### Excerpt provided
This CC0, no-attribution arrangement may financially benefit Google, because they can dispense with a source link that might lead users away from their own site and their ads, but how does it benefit the public, or indeed benefit Wikimedia? Are we all just working to make Google richer, or are we working for the public?
Moreover, according to data on Wikimedia Labs[3], about half of all statements in Wikidata have *no reference whatsoever*. That's *in addition* to the third that are only referenced to a Wikipedia.
Yet all of this material is meant to form an input to the Google Knowledge Graph, following Google's abandonment of Freebase in favour of Wikidata.[4][5]
Furthermore, the fact that many statements in Wikidata are not given a reference (yet) is not necessarily a "problem". For example - this https://www.wikidata.org/wiki/Q21481859 is a Wikidata item for a scientific publication with 2891 co-authors!! This is an extreme example, but it demonstrates my point... None of those 2891 statements has a specific reference listed for it, because all of them are self-evidently referenced to the scientific publication itself. The same is true of the other properties applied to this item (volume, publication date, title, page number...). All of these could be "referenced" to the very first property in the Wikidata item - the DOI of the scientific article: http://www.sciencedirect.com/science/article/pii/S0370269312008581 This item is not "less reliable" because it doesn't have the same footnote repeated almost three thousand times, but if you merely look at statistics of "unreferenced wikidata statements" it would APPEAR that it is very poorly cited. So, I think we need a more nuanced view of what "proper referencing" means in the context of Wikidata.
I take your point, even though I am unsure what value this Wikidata listing adds for the public, given that it merely reproduces details from the publisher's page. Might we be reinventing the wheel? And if there is value added for the public in some way that escapes me, surely it would not be difficult to have the bot add the reference automatically when importing the data from the publisher's page, thereby showing that it is referenced and making it easier to spot when someone subsequently adds the name of his classmate as a joke?
I'll add an extreme example of my own, from the opposite end of the spectrum: for five months in 2014, Wikidata told the world that Franklin D. Roosevelt was also known as "Adolf Hitler".[6]
If obvious unsourced vandalism lasts as long as that, I am not sanguine about the likelihood of more subtle distortions being spotted in a timely manner. Note that manipulation of Knowledge Graph content was reportedly a problem with Freebase as well.[4]
[1] https://creativecommons.org/publicdomain/zero/1.0/ [2] https://en.wikipedia.org/wiki/Wikipedia:Text_of_Creative_Commons_Attribution... [3] https://tools.wmflabs.org/wikidata-todo/stats.php [4] https://www.seroundtable.com/google-freebase-wikidata-knowledge-graph-19591.... [5] http://searchengineland.com/google-close-freebase-helped-feed-knowledge-grap... [6] https://www.wikidata.org/w/index.php?title=Q8007&oldid=124603129 https://www.wikidata.org/w/index.php?title=Q8007&diff=next&oldid=154...

### Given entries
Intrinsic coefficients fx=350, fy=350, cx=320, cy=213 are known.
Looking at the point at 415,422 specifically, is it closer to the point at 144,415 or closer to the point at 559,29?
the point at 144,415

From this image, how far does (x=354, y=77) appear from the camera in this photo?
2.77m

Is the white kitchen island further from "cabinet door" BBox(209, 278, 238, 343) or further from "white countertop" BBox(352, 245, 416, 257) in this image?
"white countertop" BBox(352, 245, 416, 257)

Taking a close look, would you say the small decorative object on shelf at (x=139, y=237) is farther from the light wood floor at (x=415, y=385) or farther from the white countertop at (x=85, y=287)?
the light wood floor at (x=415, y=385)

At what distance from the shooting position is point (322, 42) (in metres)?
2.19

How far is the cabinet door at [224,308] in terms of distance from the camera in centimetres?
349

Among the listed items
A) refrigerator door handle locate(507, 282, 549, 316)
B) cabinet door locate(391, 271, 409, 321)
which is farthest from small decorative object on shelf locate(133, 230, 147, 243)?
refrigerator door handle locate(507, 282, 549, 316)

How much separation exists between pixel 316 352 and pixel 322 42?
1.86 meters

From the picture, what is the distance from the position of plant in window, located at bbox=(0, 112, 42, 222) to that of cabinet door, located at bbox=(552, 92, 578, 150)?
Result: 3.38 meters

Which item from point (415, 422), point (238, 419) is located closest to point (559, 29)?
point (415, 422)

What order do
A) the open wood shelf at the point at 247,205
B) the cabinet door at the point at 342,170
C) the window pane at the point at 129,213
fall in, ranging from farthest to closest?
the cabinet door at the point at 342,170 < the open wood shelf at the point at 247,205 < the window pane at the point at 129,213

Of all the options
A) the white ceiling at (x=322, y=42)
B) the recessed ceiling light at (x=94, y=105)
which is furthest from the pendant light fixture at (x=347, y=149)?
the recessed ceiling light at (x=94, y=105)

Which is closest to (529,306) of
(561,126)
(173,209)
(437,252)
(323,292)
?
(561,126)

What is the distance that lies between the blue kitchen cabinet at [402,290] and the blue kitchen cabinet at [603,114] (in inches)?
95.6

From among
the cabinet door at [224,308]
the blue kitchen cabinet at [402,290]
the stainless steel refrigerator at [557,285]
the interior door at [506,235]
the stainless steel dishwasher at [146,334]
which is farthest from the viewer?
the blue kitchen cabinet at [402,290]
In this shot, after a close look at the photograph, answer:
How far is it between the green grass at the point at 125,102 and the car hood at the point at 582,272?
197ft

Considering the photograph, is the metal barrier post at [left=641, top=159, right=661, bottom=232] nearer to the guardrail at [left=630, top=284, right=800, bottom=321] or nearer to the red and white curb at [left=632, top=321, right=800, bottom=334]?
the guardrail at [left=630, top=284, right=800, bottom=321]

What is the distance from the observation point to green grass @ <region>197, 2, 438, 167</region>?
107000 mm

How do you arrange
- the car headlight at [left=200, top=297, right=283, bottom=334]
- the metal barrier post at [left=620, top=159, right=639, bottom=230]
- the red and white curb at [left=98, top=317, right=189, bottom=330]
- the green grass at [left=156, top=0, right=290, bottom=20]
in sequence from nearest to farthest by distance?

### What the task asks
Write out everything in the Wikidata discussion from "Moreover, according to" down to "to a Wikipedia.". None of the material is needed here.

### Exercise result
Moreover, according to data on Wikimedia Labs[3], about half of all statements in Wikidata have *no reference whatsoever*. That's *in addition* to the third that are only referenced to a Wikipedia.